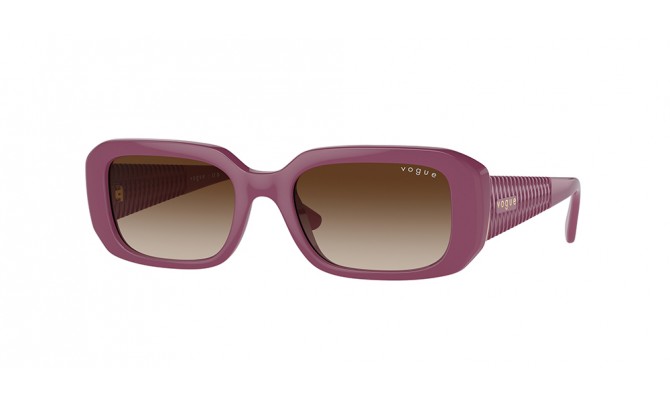 Gafas de sol Vogue VO5565S-312313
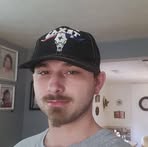 Profile Picture of Alex Scroggins (@Alex-Scroggins) on Facebook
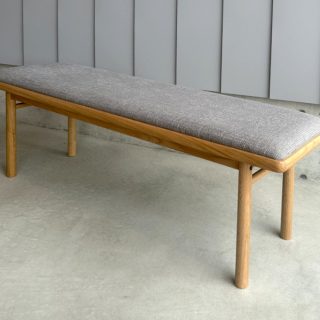 Easy to buy Bench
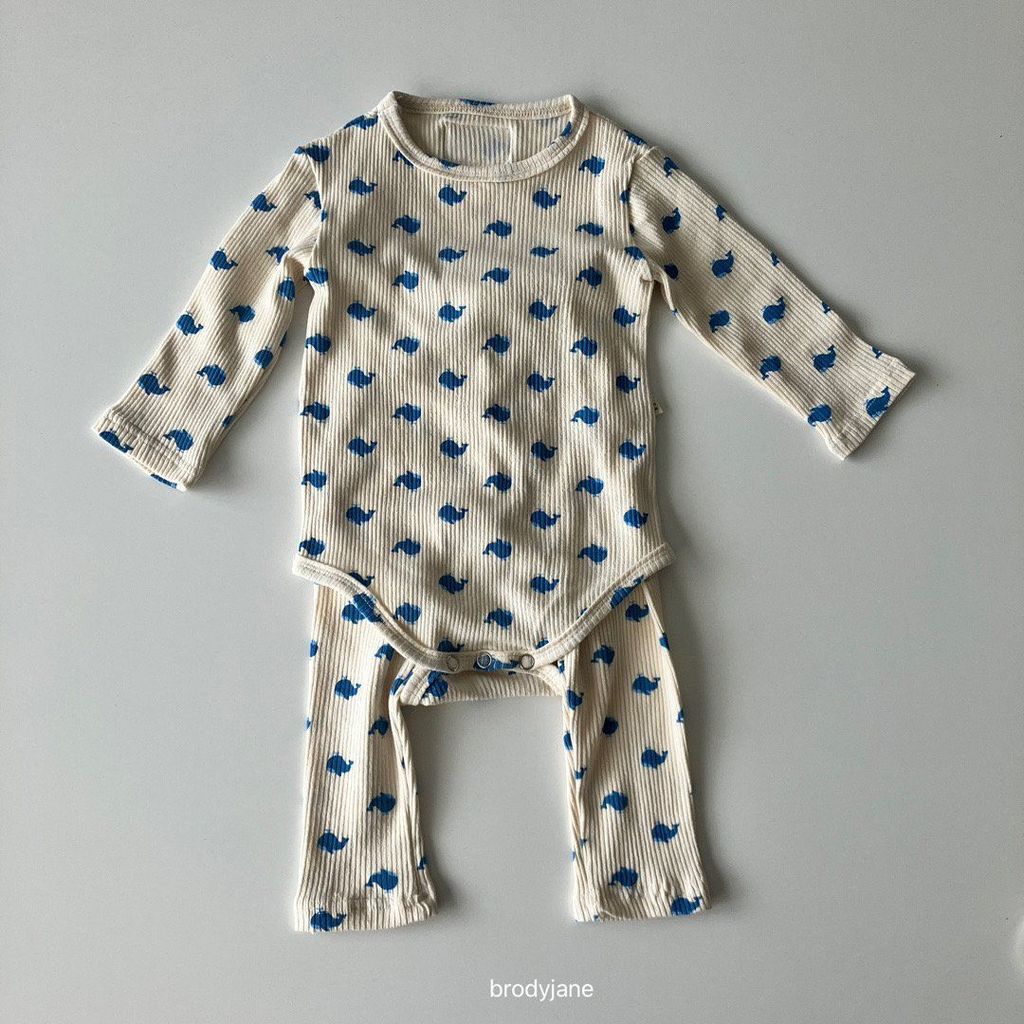 카카오스토리_2025_08_12 15_53_22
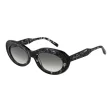 SCOTCH & SODA MOD. SS7034 53010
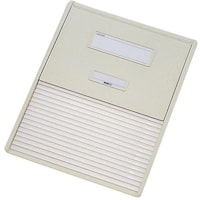 �k�h�g�h�s�@�J���[�J�[�h�C���f�b�N�X�@�i�P�U���j�@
○ ○ ○ ○ ○
### Instructions to follow
Change "Bench" to "Chair" and write out the text of all the items above, keeping everything else the same. Leave the pictures out.

### Task response
 Gafas de sol Vogue VO5565S-312313
 Profile Picture of Alex Scroggins (@Alex-Scroggins) on Facebook
 Easy to buy Chair
 카카오스토리_2025_08_12 15_53_22
 SCOTCH & SODA MOD. SS7034 53010
 �k�h�g�h�s�@�J���[�J�[�h�C���f�b�N�X�@�i�P�U���j�@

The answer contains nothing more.